- [EXERCISE TEXT]

■ ■ ■ ■

In 2021, a Raw Story report by Daniel Newhauser broke the story on South Dakota Governor Kristi Noem's use of the state airplane for non-official purposes, which resulted in criminal investigations. The investigative reporting was a finalist for a 2022 Society of Professional Journalists award which "honors a journalist or news organization for outstanding use of public records in reporting or advocacy of rights such as press freedom and public access."

In 2022, Raw Story won the first place EPPY Award in the category "Best news/political blog (1 million or more unique visitors)" for its opinion piece by Dakota Adams, son of Oath Keepers' founder Stewart Rhodes, titled "How I left the far right". The article described how Adams became disillusioned with the anti-government militia group in the later days of the Trump administration.

In 2009, libertarian journalist Michael Moynihan referred to Raw Story as a "conspiracy-friendly" website. In 2016, ad verification company DoubleVerify, which helps advertisers select which types of websites their automated online ads might appear on, created a new category called "Inflammatory Politics & News", one of 75 categories. The new category was to include "hardcore conservative and liberal sites", and included rawstory.com as well as several far-right websites. A 2018 report by the Oxford Internet Institute categorized Raw Story as one of the "Top 30 Junk News Sources on Twitter." Some consider Raw Story a hyperpartisan media outlet.

■ ■ ■ ■

- [MATERIAL SUPPLIED]
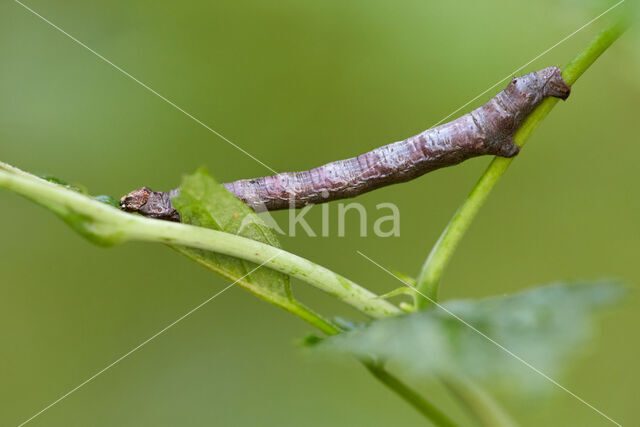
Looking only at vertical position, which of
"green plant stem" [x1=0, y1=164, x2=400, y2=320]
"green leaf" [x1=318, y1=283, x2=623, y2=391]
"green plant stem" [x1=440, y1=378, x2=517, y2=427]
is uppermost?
"green plant stem" [x1=0, y1=164, x2=400, y2=320]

■ ■ ■ ■

- [HOW TO COMPLETE THIS TASK]
Using the passage on Raw Story, say whether each statement agrees with it, answering yes or no and quoting the deciding words. (a) The Oxford Internet Institute report on junk news sources appeared in 2021. (b) DoubleVerify's "Inflammatory Politics & News" category was one of 75 categories. (c) The reporting on Kristi Noem's use of the state airplane won a 2022 Society of Professional Journalists award. Work only from the passage on Raw Story.

- [RESULT]
(a) No: "A 2018 report by the Oxford Internet Institute"
(b) Yes: "one of 75 categories"
(c) No: "was a finalist for a 2022 Society of Professional Journalists award"